◆ Written instruction ◆
Can you write out all of these rows again, replacing every "separation" with "gap" and leaving everything else unchanged?

(Stored items)
---*---

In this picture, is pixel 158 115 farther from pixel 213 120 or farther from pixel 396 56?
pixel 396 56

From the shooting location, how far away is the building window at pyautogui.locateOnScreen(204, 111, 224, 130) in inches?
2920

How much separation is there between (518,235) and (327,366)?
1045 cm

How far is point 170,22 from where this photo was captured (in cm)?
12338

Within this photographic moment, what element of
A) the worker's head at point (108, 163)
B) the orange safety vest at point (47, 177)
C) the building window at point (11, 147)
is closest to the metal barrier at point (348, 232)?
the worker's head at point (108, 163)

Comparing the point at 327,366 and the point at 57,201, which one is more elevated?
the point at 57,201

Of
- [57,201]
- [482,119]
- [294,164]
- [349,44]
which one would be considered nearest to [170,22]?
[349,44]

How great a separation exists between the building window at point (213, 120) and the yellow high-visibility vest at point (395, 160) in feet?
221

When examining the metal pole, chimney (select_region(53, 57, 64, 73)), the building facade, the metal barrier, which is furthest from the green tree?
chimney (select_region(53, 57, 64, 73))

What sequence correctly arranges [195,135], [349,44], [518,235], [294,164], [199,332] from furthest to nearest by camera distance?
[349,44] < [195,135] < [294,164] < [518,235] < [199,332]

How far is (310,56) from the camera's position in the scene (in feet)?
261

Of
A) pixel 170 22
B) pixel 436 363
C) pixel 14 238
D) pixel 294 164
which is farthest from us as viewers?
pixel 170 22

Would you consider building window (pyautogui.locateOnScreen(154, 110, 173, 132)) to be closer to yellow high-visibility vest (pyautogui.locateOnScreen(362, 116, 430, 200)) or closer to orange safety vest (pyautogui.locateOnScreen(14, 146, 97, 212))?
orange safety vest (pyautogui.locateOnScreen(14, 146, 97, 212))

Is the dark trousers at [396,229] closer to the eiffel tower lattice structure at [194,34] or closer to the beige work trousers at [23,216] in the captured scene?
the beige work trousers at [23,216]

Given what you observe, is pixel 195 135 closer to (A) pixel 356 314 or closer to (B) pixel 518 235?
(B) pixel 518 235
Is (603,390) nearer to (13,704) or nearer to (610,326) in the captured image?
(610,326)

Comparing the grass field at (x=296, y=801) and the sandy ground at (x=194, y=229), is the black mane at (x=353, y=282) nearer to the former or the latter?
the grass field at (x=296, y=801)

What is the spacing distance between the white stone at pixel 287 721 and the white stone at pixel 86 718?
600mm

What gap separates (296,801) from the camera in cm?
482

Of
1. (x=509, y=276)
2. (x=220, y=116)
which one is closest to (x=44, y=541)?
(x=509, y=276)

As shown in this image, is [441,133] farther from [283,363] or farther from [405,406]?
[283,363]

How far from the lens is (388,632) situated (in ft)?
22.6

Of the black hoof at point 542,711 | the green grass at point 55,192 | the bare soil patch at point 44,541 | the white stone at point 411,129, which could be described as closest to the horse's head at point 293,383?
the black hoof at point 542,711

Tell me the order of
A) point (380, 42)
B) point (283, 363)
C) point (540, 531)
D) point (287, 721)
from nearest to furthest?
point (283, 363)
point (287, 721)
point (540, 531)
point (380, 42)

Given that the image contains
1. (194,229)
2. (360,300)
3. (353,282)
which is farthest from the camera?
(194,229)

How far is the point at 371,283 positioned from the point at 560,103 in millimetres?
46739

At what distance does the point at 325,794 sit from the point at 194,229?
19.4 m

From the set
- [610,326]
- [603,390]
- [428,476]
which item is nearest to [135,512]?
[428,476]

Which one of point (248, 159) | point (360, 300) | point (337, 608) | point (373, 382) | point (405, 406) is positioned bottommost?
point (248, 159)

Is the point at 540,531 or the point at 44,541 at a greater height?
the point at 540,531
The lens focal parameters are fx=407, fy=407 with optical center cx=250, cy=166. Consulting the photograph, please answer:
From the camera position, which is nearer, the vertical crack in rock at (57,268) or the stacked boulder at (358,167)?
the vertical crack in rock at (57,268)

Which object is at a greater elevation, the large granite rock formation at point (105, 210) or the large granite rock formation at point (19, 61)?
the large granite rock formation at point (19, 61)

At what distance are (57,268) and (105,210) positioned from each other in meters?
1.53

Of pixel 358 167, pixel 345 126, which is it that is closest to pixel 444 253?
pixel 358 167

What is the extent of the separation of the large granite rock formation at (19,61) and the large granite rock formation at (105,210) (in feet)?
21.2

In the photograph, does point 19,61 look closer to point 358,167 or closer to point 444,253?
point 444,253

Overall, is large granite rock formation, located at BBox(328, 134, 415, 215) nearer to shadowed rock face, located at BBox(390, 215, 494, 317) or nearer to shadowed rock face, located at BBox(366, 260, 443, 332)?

---*---

◆ Correct answer ◆
In this picture, is pixel 158 115 farther from pixel 213 120 or farther from pixel 396 56?
pixel 396 56

From the shooting location, how far away is the building window at pyautogui.locateOnScreen(204, 111, 224, 130) in inches?
2920

How much gap is there between (518,235) and (327,366)?
1045 cm

How far is point 170,22 from where this photo was captured (in cm)?
12338

Within this photographic moment, what element of
A) the worker's head at point (108, 163)
B) the orange safety vest at point (47, 177)
C) the building window at point (11, 147)
is closest to the metal barrier at point (348, 232)?
the worker's head at point (108, 163)

Comparing the point at 327,366 and the point at 57,201, which one is more elevated?
the point at 57,201

Of
- [57,201]
- [482,119]
- [294,164]
- [349,44]
which one would be considered nearest to [170,22]?
[349,44]

How great a gap exists between the building window at point (213, 120) and the yellow high-visibility vest at point (395, 160) in feet?
221

When examining the metal pole, chimney (select_region(53, 57, 64, 73)), the building facade, the metal barrier, which is furthest from the green tree?
chimney (select_region(53, 57, 64, 73))

What sequence correctly arranges [195,135], [349,44], [518,235], [294,164], [199,332] from furthest to nearest by camera distance?
[349,44] < [195,135] < [294,164] < [518,235] < [199,332]

How far is (310,56) from the camera's position in the scene (in feet)?
261

Of
A) pixel 170 22
B) pixel 436 363
C) pixel 14 238
D) pixel 294 164
which is farthest from us as viewers?
pixel 170 22

Would you consider building window (pyautogui.locateOnScreen(154, 110, 173, 132)) to be closer to yellow high-visibility vest (pyautogui.locateOnScreen(362, 116, 430, 200)) or closer to orange safety vest (pyautogui.locateOnScreen(14, 146, 97, 212))?
orange safety vest (pyautogui.locateOnScreen(14, 146, 97, 212))

Is the dark trousers at [396,229] closer to the eiffel tower lattice structure at [194,34] or closer to the beige work trousers at [23,216] in the captured scene?
the beige work trousers at [23,216]

Given what you observe, is pixel 195 135 closer to (A) pixel 356 314 or closer to (B) pixel 518 235?
(B) pixel 518 235
Is (603,390) nearer to (13,704) or nearer to (610,326) in the captured image?
(610,326)

Comparing the grass field at (x=296, y=801) and the sandy ground at (x=194, y=229), is the black mane at (x=353, y=282) nearer to the former or the latter?
the grass field at (x=296, y=801)

What is the spacing distance between the white stone at pixel 287 721 and the white stone at pixel 86 718?
600mm

What gap separates (296,801) from the camera in cm?
482

Of
1. (x=509, y=276)
2. (x=220, y=116)
which one is closest to (x=44, y=541)?
(x=509, y=276)

As shown in this image, is [441,133] farther from [283,363] or farther from [405,406]?
[283,363]

How far from the lens is (388,632) situated (in ft)?
22.6

Of the black hoof at point 542,711 | the green grass at point 55,192 | the bare soil patch at point 44,541 | the white stone at point 411,129, which could be described as closest to the horse's head at point 293,383?
the black hoof at point 542,711

Tell me the order of
A) point (380, 42)
B) point (283, 363)
C) point (540, 531)
D) point (287, 721)
from nearest to furthest?
point (283, 363)
point (287, 721)
point (540, 531)
point (380, 42)

Given that the image contains
1. (194,229)
2. (360,300)
3. (353,282)
which is farthest from the camera?
(194,229)

How far is the point at 371,283 positioned from the point at 560,103 in millimetres?
46739

At what distance does the point at 325,794 sit from the point at 194,229?
19.4 m

From the set
- [610,326]
- [603,390]
- [428,476]
which item is nearest to [135,512]?
[428,476]

Which one of point (248, 159) | point (360, 300) | point (337, 608) | point (373, 382) | point (405, 406) is positioned bottommost?
point (248, 159)

Is the point at 540,531 or the point at 44,541 at a greater height?
the point at 540,531
The lens focal parameters are fx=407, fy=407 with optical center cx=250, cy=166. Consulting the photograph, please answer:
From the camera position, which is nearer, the vertical crack in rock at (57,268) or the stacked boulder at (358,167)?
the vertical crack in rock at (57,268)

Which object is at a greater elevation, the large granite rock formation at point (105, 210) or the large granite rock formation at point (19, 61)?
the large granite rock formation at point (19, 61)

At what distance are (57,268) and (105,210) positioned from each other in meters?
1.53

Of pixel 358 167, pixel 345 126, which is it that is closest to pixel 444 253?
pixel 358 167

What is the extent of the gap of the large granite rock formation at (19,61) and the large granite rock formation at (105,210) (in feet)?
21.2

In the photograph, does point 19,61 look closer to point 358,167 or closer to point 444,253?
point 444,253

Overall, is large granite rock formation, located at BBox(328, 134, 415, 215) nearer to shadowed rock face, located at BBox(390, 215, 494, 317) or nearer to shadowed rock face, located at BBox(366, 260, 443, 332)?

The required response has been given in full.